RCAF FC ក្លឹបបាល់ទាត់កងយោធពលខេមរភូមិន្ទ
- Full name: Royal Cambodian Armed Forces Football Club
- Nicknames: The Army Hanuman
- Founded: 1982; 44 years ago, as Ministry of Defence
- Ground: RCAF Old Stadium
- Capacity: 8,000
- Chairman: Supachai Verapuchong
- Manager: Hor Sokheng
- Coach: Phea Sopheaktra
- League: Cambodian Premier League
- 2025–26: Cambodian Premier League, 9th of 11
| Home colours | Away colours |

= National Defense Ministry FC =

Association football club

Royal Cambodian Armed Forces Football Club (ក្លឹបបាល់ទាត់កងយោធពលខេមរភូមិន្ទ), also referred to as RCAF FC , is a professional football club based in Phnom Penh, Cambodia. The club competes in the Cambodian Premier League, the top tier of Cambodian football. Directly represented the Royal Cambodian Armed Forces, it is one of the oldest, most culturally significant, and most decorated institutions in the history of the domestic game.

▸ **What to do**:
List every person the club profile names, with the role it gives each. The entries have no connection to the club profile.

▸ **Supplied information**:

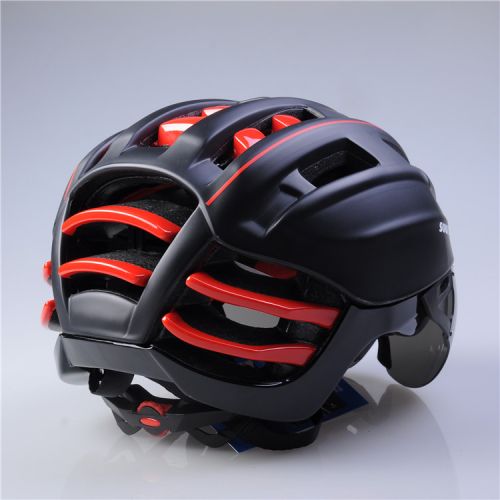 Casque cycliste mixte SOUL TRAVEL - Ref 2248660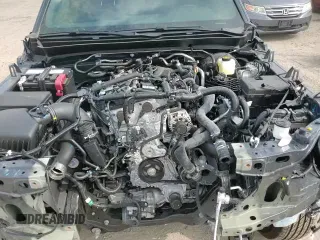 2025 Toyota Tacoma SR with VIN 3TYLD5KN4ST011420, listed as a Copart auction lot 55340765 with 2,248 mi miles and Clean title. Bid and sale history available at DreamBid. Image 14.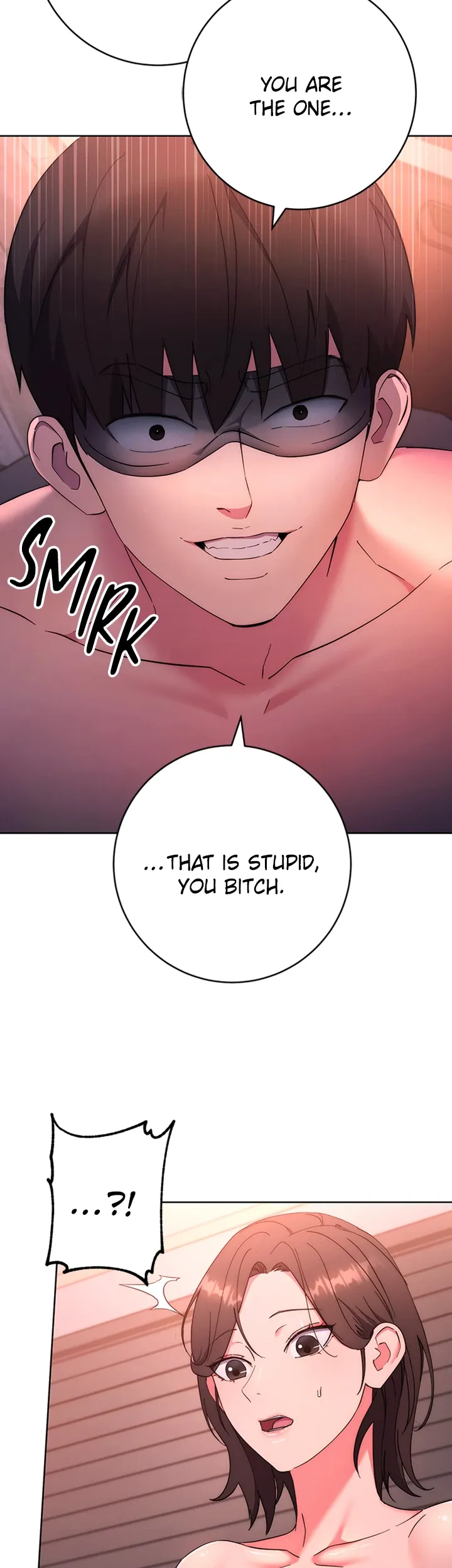 Outsider: Ravaged by an Invisible Man Chapter 9 page 16 - 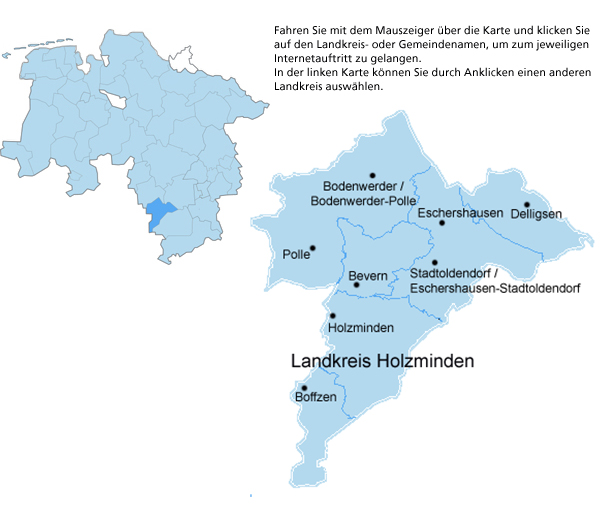 Landkreis Holzminden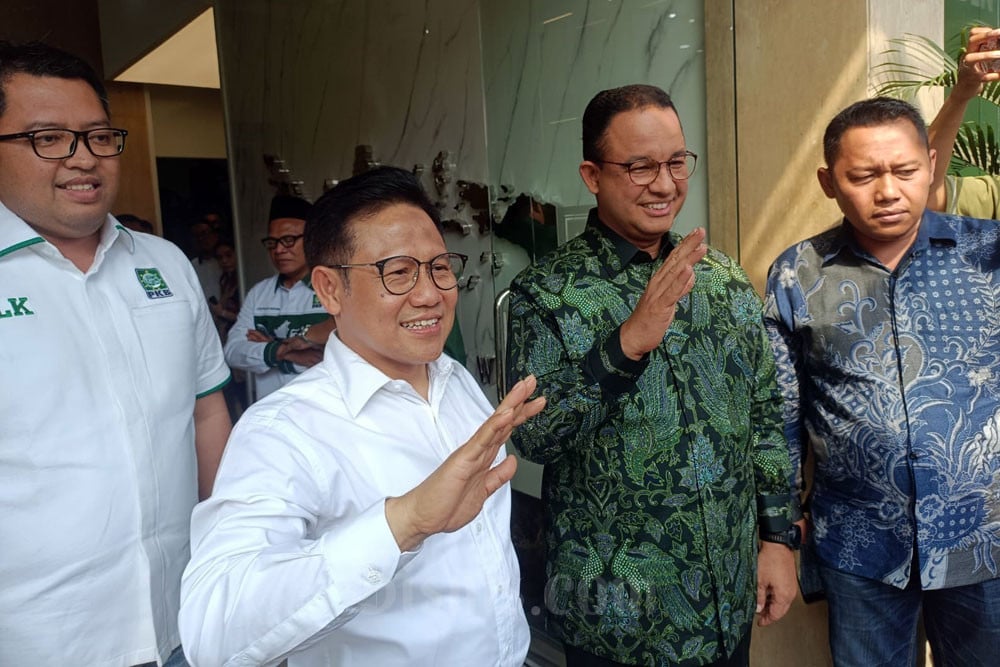  Anies Sebut Konglomerat Takut Bantu Dirinya karena Diintimidasi Alat Negara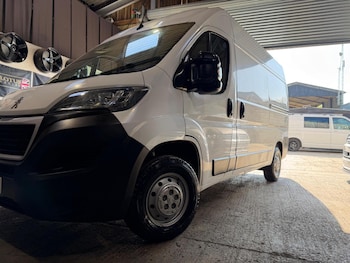 Used Peugeot Boxer 2021 for sale - 78222977: Photo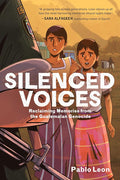 Silenced Voices: Reclaiming Memories from the Guatemalan Genocide cover image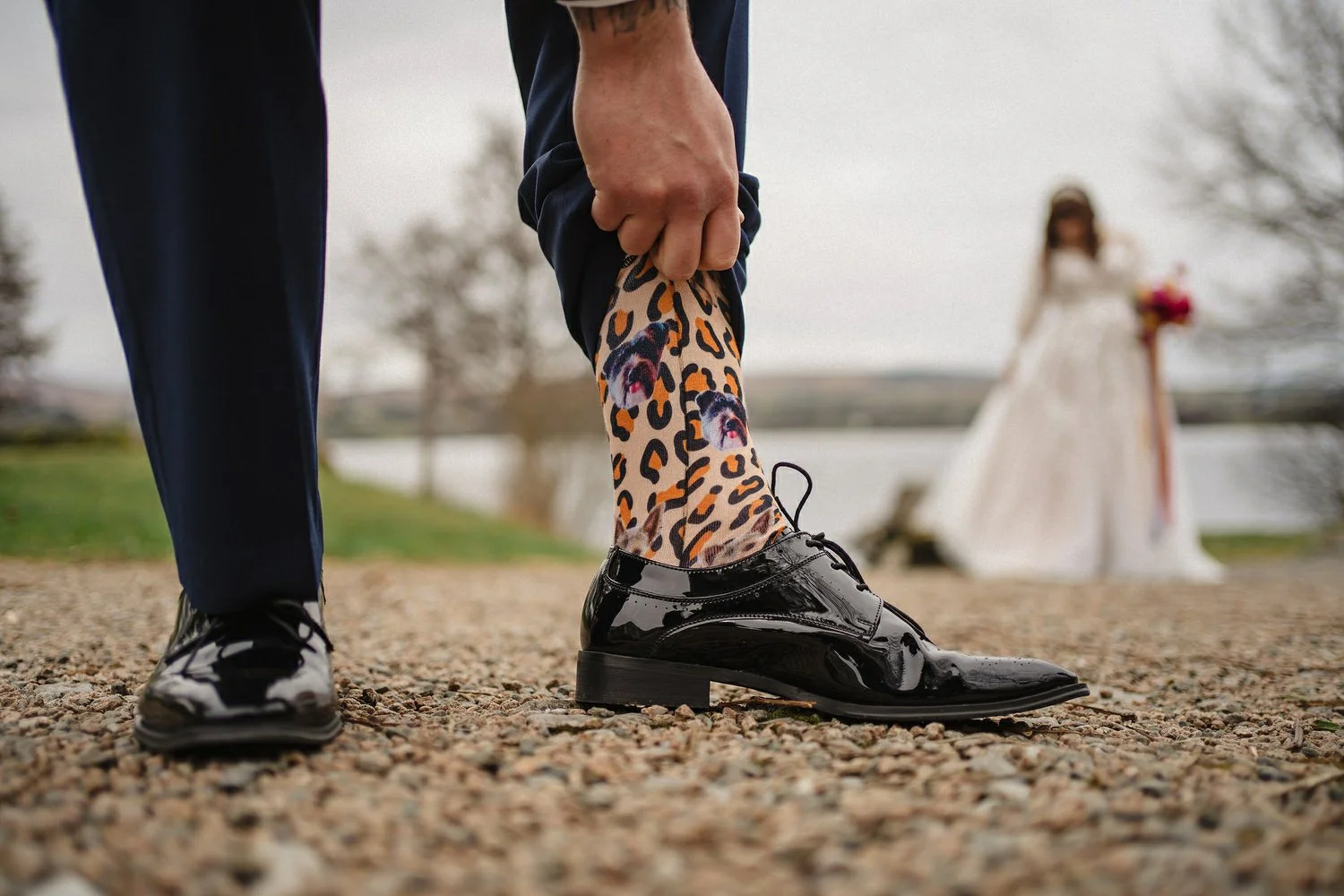  HarveyÕs Point Wedding Photos in Donegal, Ireland 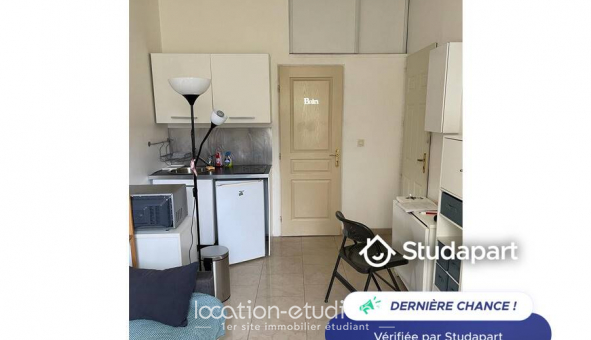 Logement tudiant Studio à Marseille 09me arrondissement (13009)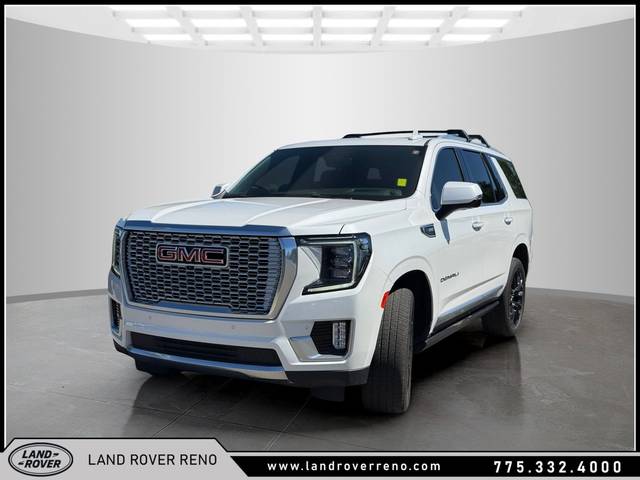 2022 GMC Yukon Denali 4WD photo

▸ **Response area**:
Supachai Verapuchong (Chairman), Hor Sokheng (Manager), Phea Sopheaktra (Coach)